* Stored data
---------------

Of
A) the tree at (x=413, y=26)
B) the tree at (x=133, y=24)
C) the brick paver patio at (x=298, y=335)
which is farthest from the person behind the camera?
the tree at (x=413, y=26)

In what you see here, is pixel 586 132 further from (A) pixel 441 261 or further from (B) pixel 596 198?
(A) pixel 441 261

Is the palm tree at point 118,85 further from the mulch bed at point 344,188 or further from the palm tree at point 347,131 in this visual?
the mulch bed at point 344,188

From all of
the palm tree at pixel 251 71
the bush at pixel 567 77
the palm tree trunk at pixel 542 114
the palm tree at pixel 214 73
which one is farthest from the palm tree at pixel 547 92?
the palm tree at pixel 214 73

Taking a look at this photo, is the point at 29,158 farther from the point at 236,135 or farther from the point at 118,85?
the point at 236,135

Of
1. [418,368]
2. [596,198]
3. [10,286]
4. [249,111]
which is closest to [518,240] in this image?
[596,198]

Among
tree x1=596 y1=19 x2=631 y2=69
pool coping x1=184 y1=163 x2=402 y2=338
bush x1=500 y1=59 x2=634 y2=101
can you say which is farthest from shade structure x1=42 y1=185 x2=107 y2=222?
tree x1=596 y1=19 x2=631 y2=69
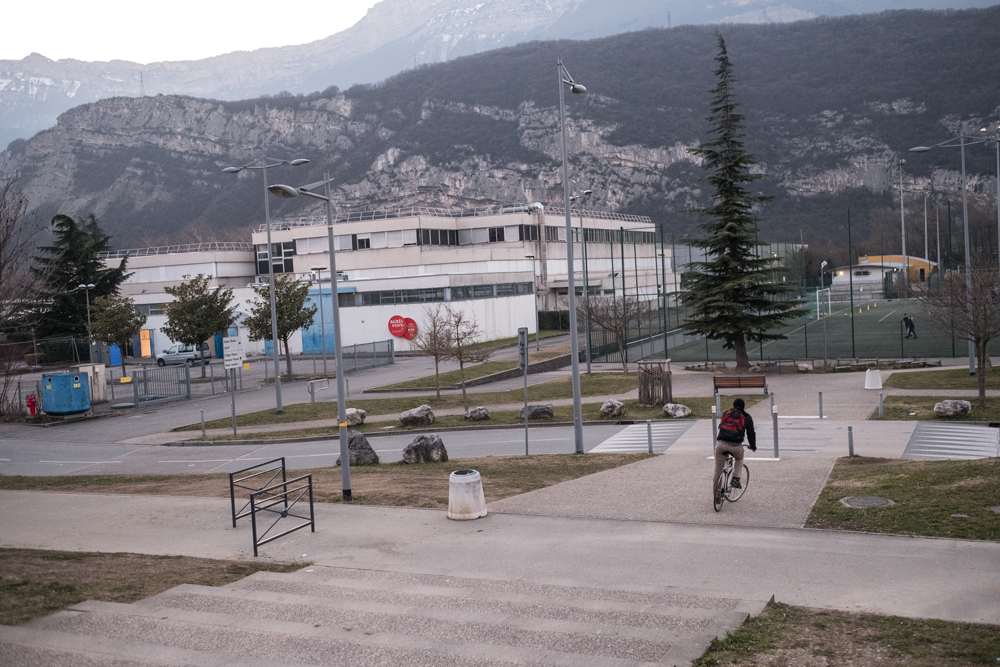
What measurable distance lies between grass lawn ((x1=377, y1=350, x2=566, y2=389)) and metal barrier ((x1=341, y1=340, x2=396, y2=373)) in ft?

---------------

* AIM OF THE TASK
Transcribe every entry above exactly. Omit all pictures.

* THE RESPONSE
Of
A) the tree at (x=413, y=26)
B) the tree at (x=133, y=24)
C) the brick paver patio at (x=298, y=335)
which is farthest from the person behind the camera?
the tree at (x=413, y=26)

In what you see here, is pixel 586 132 further from (A) pixel 441 261 or further from (B) pixel 596 198?
(A) pixel 441 261

Is the palm tree at point 118,85 further from the mulch bed at point 344,188 or further from the palm tree at point 347,131 in this visual?
the mulch bed at point 344,188

From all of
the palm tree at pixel 251 71
the bush at pixel 567 77
the palm tree trunk at pixel 542 114
the palm tree at pixel 214 73
which one is farthest from the palm tree at pixel 547 92?
the palm tree at pixel 214 73

Taking a look at this photo, is the point at 29,158 farther from the point at 236,135 or farther from the point at 118,85?
the point at 236,135

Of
1. [418,368]
2. [596,198]
3. [10,286]
4. [249,111]
which is closest to [518,240] in this image?
[596,198]

Among
tree x1=596 y1=19 x2=631 y2=69
pool coping x1=184 y1=163 x2=402 y2=338
bush x1=500 y1=59 x2=634 y2=101
can you say which is farthest from shade structure x1=42 y1=185 x2=107 y2=222?
tree x1=596 y1=19 x2=631 y2=69
What measurable distance lies between grass lawn ((x1=377, y1=350, x2=566, y2=389)) and metal barrier ((x1=341, y1=340, x2=396, y2=373)) in ft?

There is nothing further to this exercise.